Welcome to the KingZoo and Funny Farm, where we learn to live, laugh, and love together. Here you'll find snippets of life in our zoo, parenting tips we've learned along the way, reflections on shining God's light in this world, passions in the realm of orphan care, and our journey as parents of a visually impaired child with sensory processing disorder. Have fun!

Saturday, April 5, 2014

He talks!

He coos. He babbles. And now he talks in real, totally not understandable back-and-forth conversation!

I have continued with my ban on consulting developmental charts. This is so unlike me. The past 6 times I had the book right by my bedside, checking it monthly to confirm that my child was on or ahead of what he should be doing at each step of the way. Not this time. I do, however, remember enough from college psychology and education courses as well as first-hand experience, to know that we are behind in the game. And that's okay. We will celebrate each milestone, each developmental step, each small step in the right direction. This week, it's "talking."

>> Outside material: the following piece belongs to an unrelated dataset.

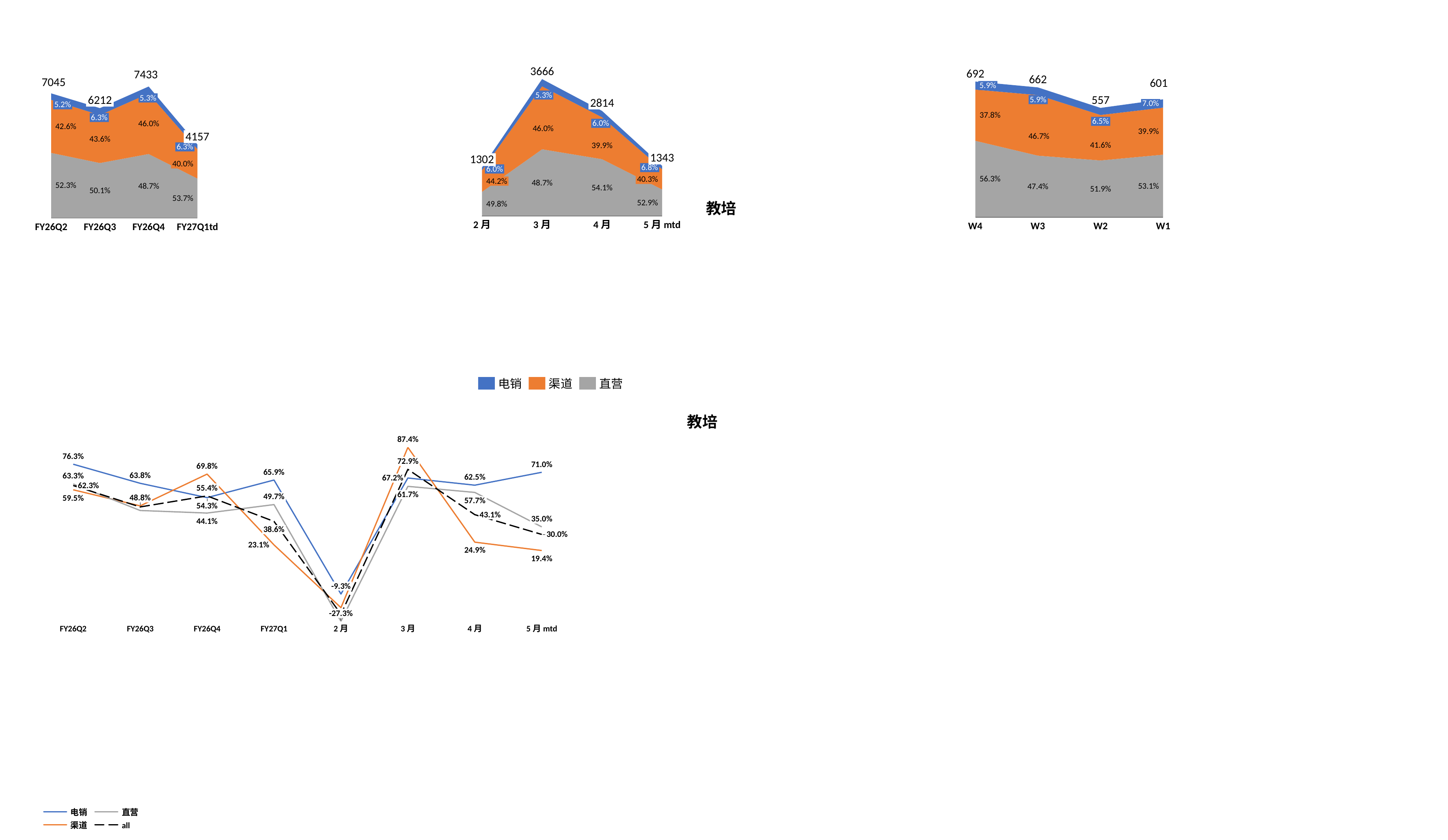
In the top-left stacked area chart, what is the total value labeled for FY26Q4? 7433 In the top-middle stacked area chart, what is the total value labeled for 3月? 3666 In the top-left stacked area chart, which period has the lowest total value? FY27Q1td In the top-right stacked area chart, which week has the highest total value? W4 In the top-middle stacked area chart, what is the difference between the totals for 3月 and 4月? 852 In the bottom line chart, what is the value of 渠道 at 3月? 87.4% In the top-right stacked area chart, is the 直营 share larger in W4 or W3? W4 In the top-middle stacked area chart, what share does 渠道 have in 4月? 39.9% In the top-left stacked area chart, what share does 直营 have in FY27Q1td? 53.7% In the bottom line chart, what is the value of 电销 at 5月 mtd? 71.0% How many series does the legend of the bottom line chart list? 4 In the top-right stacked area chart, what share does 电销 have in W1? 7.0%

It started a few days ago. Victor had been making the /g/ sound for a few days and would often say, "Ga."  Mariana was holding him. Every time Victor said, "Ga," she would say it. Soon, they were engaged in a back-and-forth conversation with Victor listening very intently, eyes open wide, eyebrows up, eyes "looking" upward, mouth open, and drool pouring out. Hey, at this point, you celebrate everything. The next morning, as Mariana got ready for school, she came over to Victor and started the conversation, "Ga." Immediately, his listening face came on and after a few moments of concentration he responded, 'Ga." Now he does it with everyone.

And the best thing of all, he has added /m/ to his repertoire of sounds. "Mom," the best sound in the English language. At least until they're old enough to say it with disrespect. But we have a long way to go for that one.


  1. Too wonderful for words... wait... ummm... Ga! :) <3

    1. You're too funny...Ga to you, too!